WORK TO COMPLETE.
A faithful copy of the entries, without any pictures, is what is needed here.

SOURCE INFORMATION.
+---+

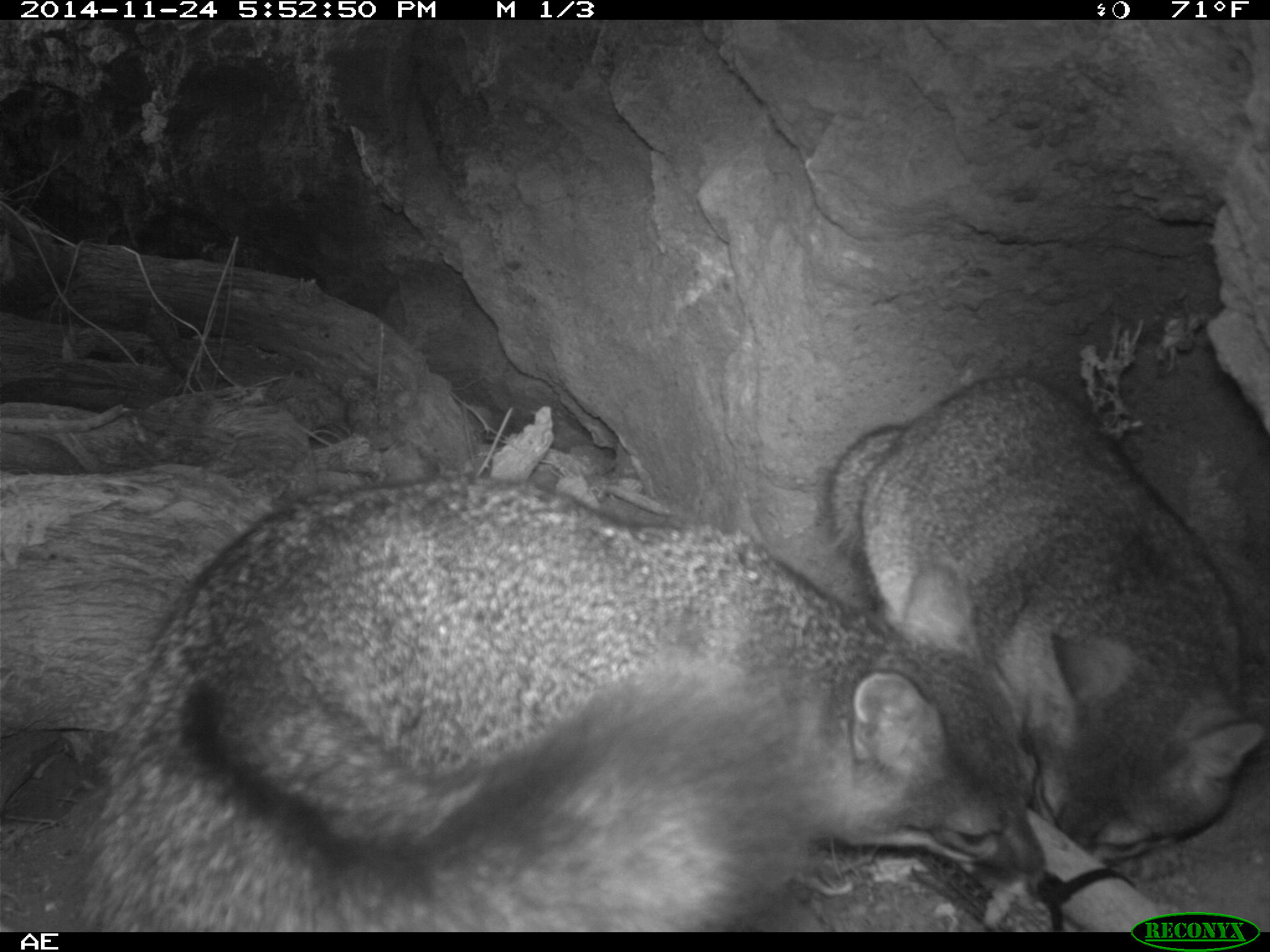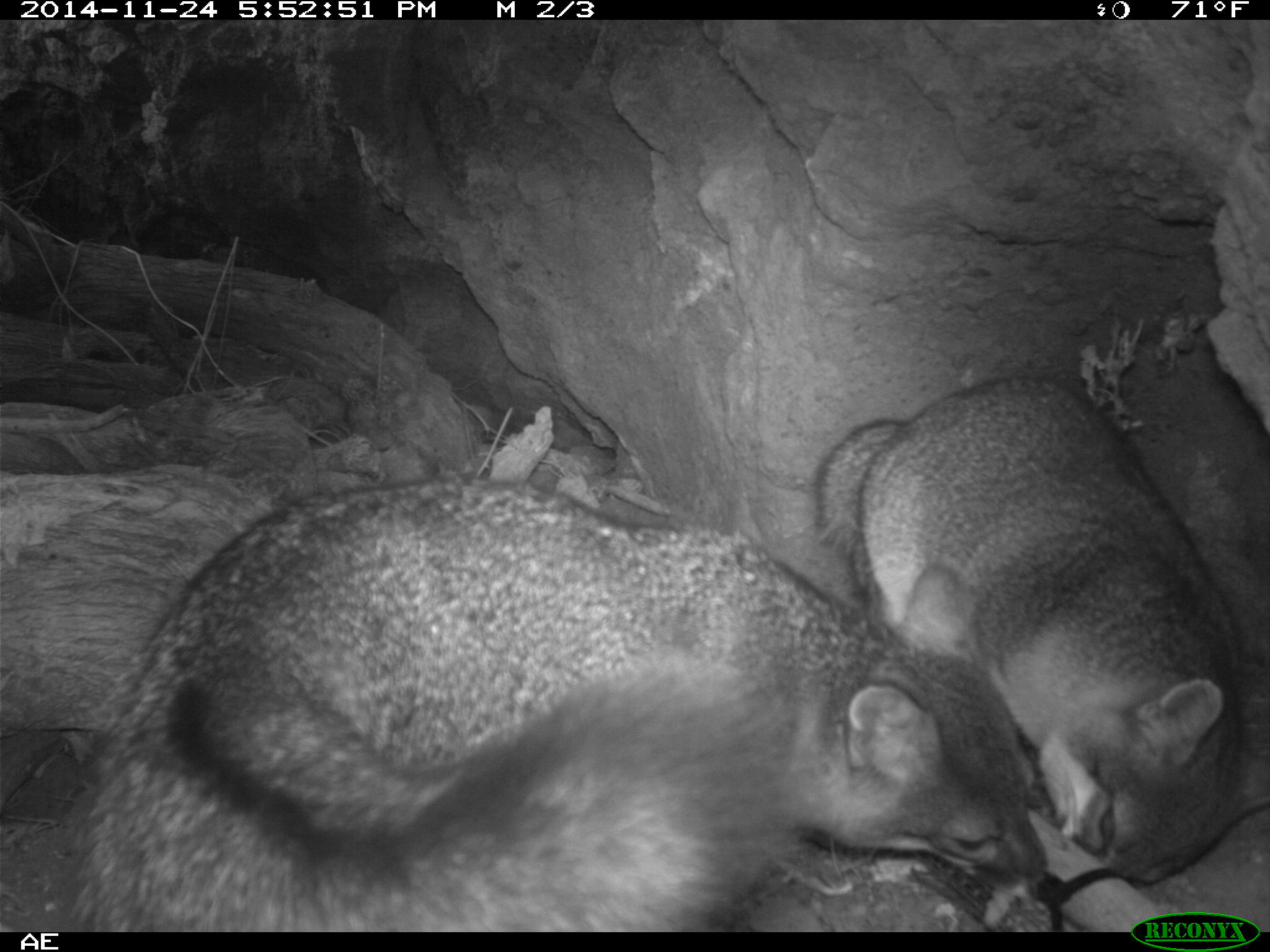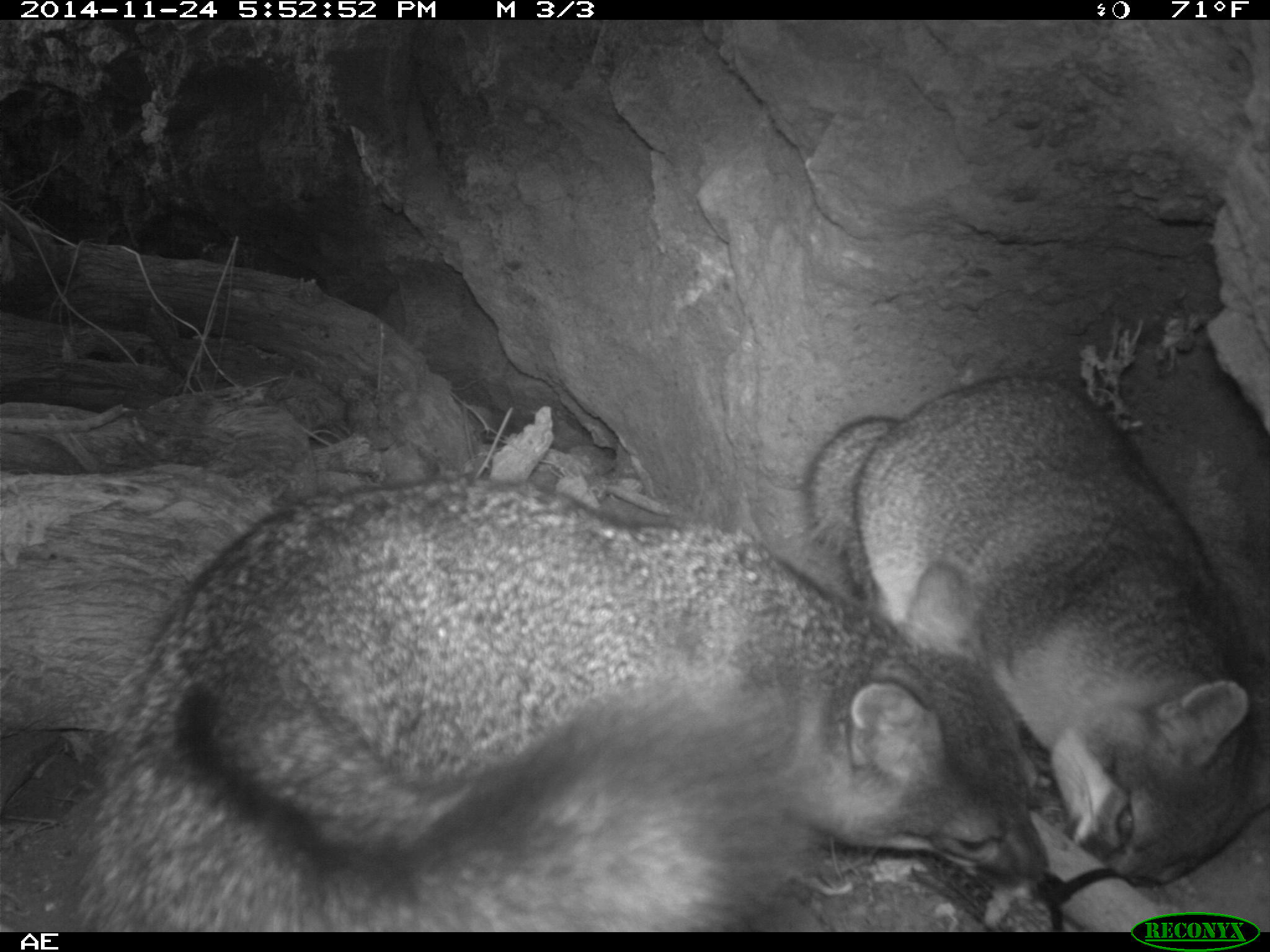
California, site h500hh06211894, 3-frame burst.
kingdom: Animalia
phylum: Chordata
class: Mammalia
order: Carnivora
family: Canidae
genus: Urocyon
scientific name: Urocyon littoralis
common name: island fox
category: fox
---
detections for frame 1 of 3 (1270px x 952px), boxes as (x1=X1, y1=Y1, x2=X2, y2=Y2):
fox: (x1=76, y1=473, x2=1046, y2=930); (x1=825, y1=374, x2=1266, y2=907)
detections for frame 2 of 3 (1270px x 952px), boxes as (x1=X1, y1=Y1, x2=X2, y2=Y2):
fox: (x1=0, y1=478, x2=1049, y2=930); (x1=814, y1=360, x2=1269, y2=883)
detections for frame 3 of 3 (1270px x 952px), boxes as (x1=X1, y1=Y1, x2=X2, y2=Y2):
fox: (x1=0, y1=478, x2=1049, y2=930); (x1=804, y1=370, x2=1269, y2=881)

+---+

SOLUTION TO THIS PROBLEM.
California, site h500hh06211894, 3-frame burst.
kingdom: Animalia
phylum: Chordata
class: Mammalia
order: Carnivora
family: Canidae
genus: Urocyon
scientific name: Urocyon littoralis
common name: island fox
category: fox
---
detections for frame 1 of 3 (1270px x 952px), boxes as (x1=X1, y1=Y1, x2=X2, y2=Y2):
fox: (x1=76, y1=473, x2=1046, y2=930); (x1=825, y1=374, x2=1266, y2=907)
detections for frame 2 of 3 (1270px x 952px), boxes as (x1=X1, y1=Y1, x2=X2, y2=Y2):
fox: (x1=0, y1=478, x2=1049, y2=930); (x1=814, y1=360, x2=1269, y2=883)
detections for frame 3 of 3 (1270px x 952px), boxes as (x1=X1, y1=Y1, x2=X2, y2=Y2):
fox: (x1=0, y1=478, x2=1049, y2=930); (x1=804, y1=370, x2=1269, y2=881)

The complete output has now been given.